US20230282786A1US 20230282786 A1US20230282786 A1US 20230282786A1US-20230282786-A1

Abstract

Light-emitting diode (LED) packages and more particularly encapsulation arrangements in LED packages that provide reduced internal stresses are disclosed. LED packages may include housings that form a recess with one or more LED chips provided within the recess. Encapsulation arrangements include multiple encapsulation layers where a first encapsulation layer covers portions of a recess floor and sidewalls of the one or more LED chips, and a second encapsulation layer that covers the first encapsulation layer. In this manner, the first encapsulation layer is configured to buffer internal encapsulation stresses during operation that could lead to delamination of the LED chips.

Inventors

  • FAVALE JR JOSEPH M
  • SCHMIDT ROBERT DAVID

Assignees

  • CREELED INC

Dates

Publication Date
20230907
Application Date
20220304
Priority Date
20220304

Claims (20)

*PROBLEMS*.
[1] Print the passage from the LED patent excerpt starting at "US20230282786A1US 20230282786 A1US20230282786" and ending at "the LED chips.".
[2] List every date label in the LED patent excerpt together with the value given for it.

*SUPPLIED DATA*.
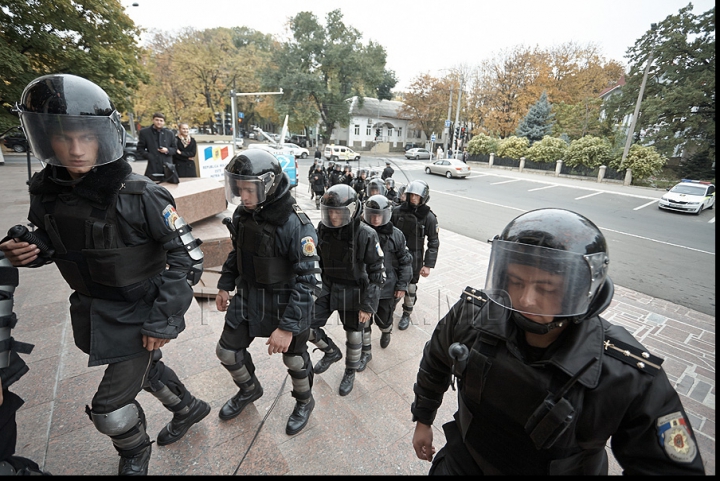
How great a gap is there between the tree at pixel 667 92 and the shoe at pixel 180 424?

*RESULTS IN ORDER*.
[1]
US20230282786A1US 20230282786 A1US20230282786 A1US 20230282786A1US-20230282786-A1

Abstract

Light-emitting diode (LED) packages and more particularly encapsulation arrangements in LED packages that provide reduced internal stresses are disclosed. LED packages may include housings that form a recess with one or more LED chips provided within the recess. Encapsulation arrangements include multiple encapsulation layers where a first encapsulation layer covers portions of a recess floor and sidewalls of the one or more LED chips, and a second encapsulation layer that covers the first encapsulation layer. In this manner, the first encapsulation layer is configured to buffer internal encapsulation stresses during operation that could lead to delamination of the LED chips.

[2]
Publication Date: 20230907
Application Date: 20220304
Priority Date: 20220304